The jail board’s vote itself appears to be a toss-up, though Aguilar said he was confident that the activists had the votes to terminate the contract. The Appeal: Political Report attempted to reach all 11 members of the jail board.
State Delegate Elizabeth Guzmán, an immigrant who was elected to the Virginia House as a Democrat in 2017 and appointed to the jail board by county supervisors in May, is the strongest voice against renewing 287(g). In a phone interview, she rejected its proponents’ claim that it helps fight crime by stressing how extremely uncommon it is for a county to be part of it. Amy Ashworth, the commonwealth’s attorney, also indicated she was leaning toward opposing renewal. She told the Political Report during her campaign last year that she opposed 287(g) ; she said this week that she had asked its defenders to explain its benefits but was unsatisfied with their answers.
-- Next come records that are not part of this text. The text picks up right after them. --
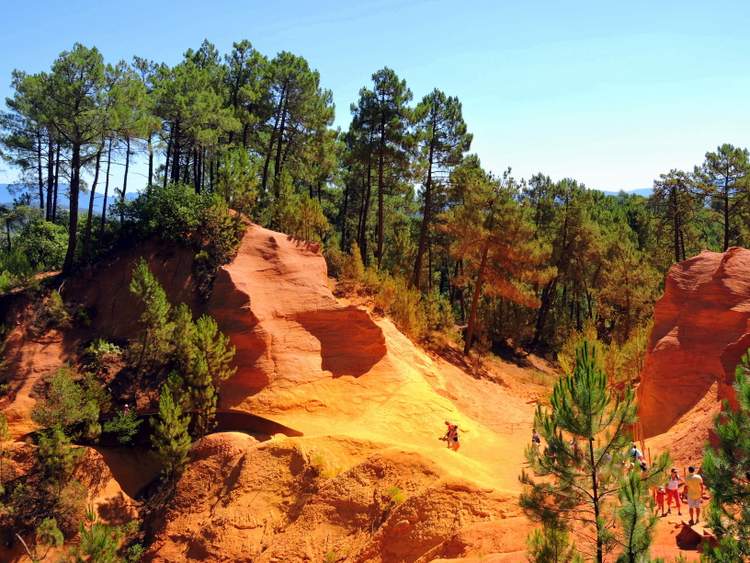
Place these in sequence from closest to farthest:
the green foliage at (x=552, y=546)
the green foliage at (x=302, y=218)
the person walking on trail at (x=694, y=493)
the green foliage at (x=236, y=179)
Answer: the green foliage at (x=552, y=546) → the person walking on trail at (x=694, y=493) → the green foliage at (x=236, y=179) → the green foliage at (x=302, y=218)

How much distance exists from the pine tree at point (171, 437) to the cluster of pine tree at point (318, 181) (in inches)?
411

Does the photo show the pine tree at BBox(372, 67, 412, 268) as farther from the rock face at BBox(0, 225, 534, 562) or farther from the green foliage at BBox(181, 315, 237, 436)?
the green foliage at BBox(181, 315, 237, 436)

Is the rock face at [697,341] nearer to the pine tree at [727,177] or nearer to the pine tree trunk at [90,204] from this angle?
the pine tree at [727,177]

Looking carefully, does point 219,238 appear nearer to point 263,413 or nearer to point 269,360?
point 269,360

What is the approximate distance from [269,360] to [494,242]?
15.6 metres

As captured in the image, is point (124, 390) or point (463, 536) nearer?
point (463, 536)

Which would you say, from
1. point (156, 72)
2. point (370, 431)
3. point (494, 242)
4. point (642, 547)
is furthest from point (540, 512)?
point (156, 72)

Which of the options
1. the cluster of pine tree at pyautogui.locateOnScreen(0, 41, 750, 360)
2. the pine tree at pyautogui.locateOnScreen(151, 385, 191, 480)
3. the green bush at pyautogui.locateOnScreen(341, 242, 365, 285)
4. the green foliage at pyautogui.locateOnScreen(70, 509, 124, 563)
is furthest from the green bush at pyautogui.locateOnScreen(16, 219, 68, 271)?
the green foliage at pyautogui.locateOnScreen(70, 509, 124, 563)

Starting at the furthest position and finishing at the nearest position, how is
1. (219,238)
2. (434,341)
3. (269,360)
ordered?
(434,341), (219,238), (269,360)

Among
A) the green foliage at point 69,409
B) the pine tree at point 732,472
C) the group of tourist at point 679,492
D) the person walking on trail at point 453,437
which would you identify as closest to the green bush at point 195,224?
the green foliage at point 69,409

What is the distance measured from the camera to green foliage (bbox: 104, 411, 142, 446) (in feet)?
60.2

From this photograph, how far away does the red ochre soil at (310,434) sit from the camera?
14.7 m

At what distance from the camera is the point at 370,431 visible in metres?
19.3

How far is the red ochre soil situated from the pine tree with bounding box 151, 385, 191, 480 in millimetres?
578
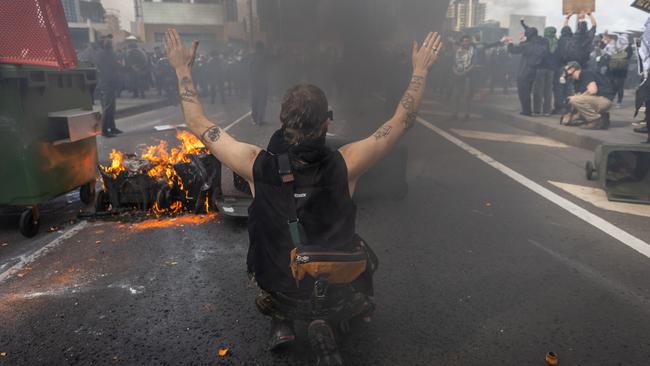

Two citizens-at-large appointed to the board by their jurisdictions, Lisa Climer from Manassas and Tracey Lenox from Prince William County, did not provide a definitive position, though each indicated some skepticism toward the agreement. “I question the value and advisability of 287(g), but I also believe the Board needs a thoughtful and thorough discussion of the policy’s merits and detriments,” Lenox said. Climer said “I’m really not ready to say” how she will vote, while also noting that “only one other jurisdiction in Virginia that has this agreement.”
Hill, the sheriff, did not reply but he has championed the 287(g) program in the past. The chiefs of police for both Prince William County (Barry Barnard) and Manassas (Douglas Keen) have seats on the board but neither replied to a request for comment.
Four other jail board members—Prince William County Clerk of the Court Jacqueline Smith, County Executive Christopher Martino, Cozy Bailey, the board of supervisors’ third appointee, and Steven Austin, the director of the county’s office of criminal justice services—also did not reply.
Even if the jail board votes to renew the contract, Principi believes the Board of Supervisors could kill the agreement in other ways: It could, for instance, defund the jail personnel who administer the program, rendering termination null, or add more members to the jail board who will vote in favor of expiry. This “brand-new board” is still finding its way, he noted. “Folks are still trying to find the bathroom, still trying to sort out what their legal, political, budgetary, and other sources of authority are.”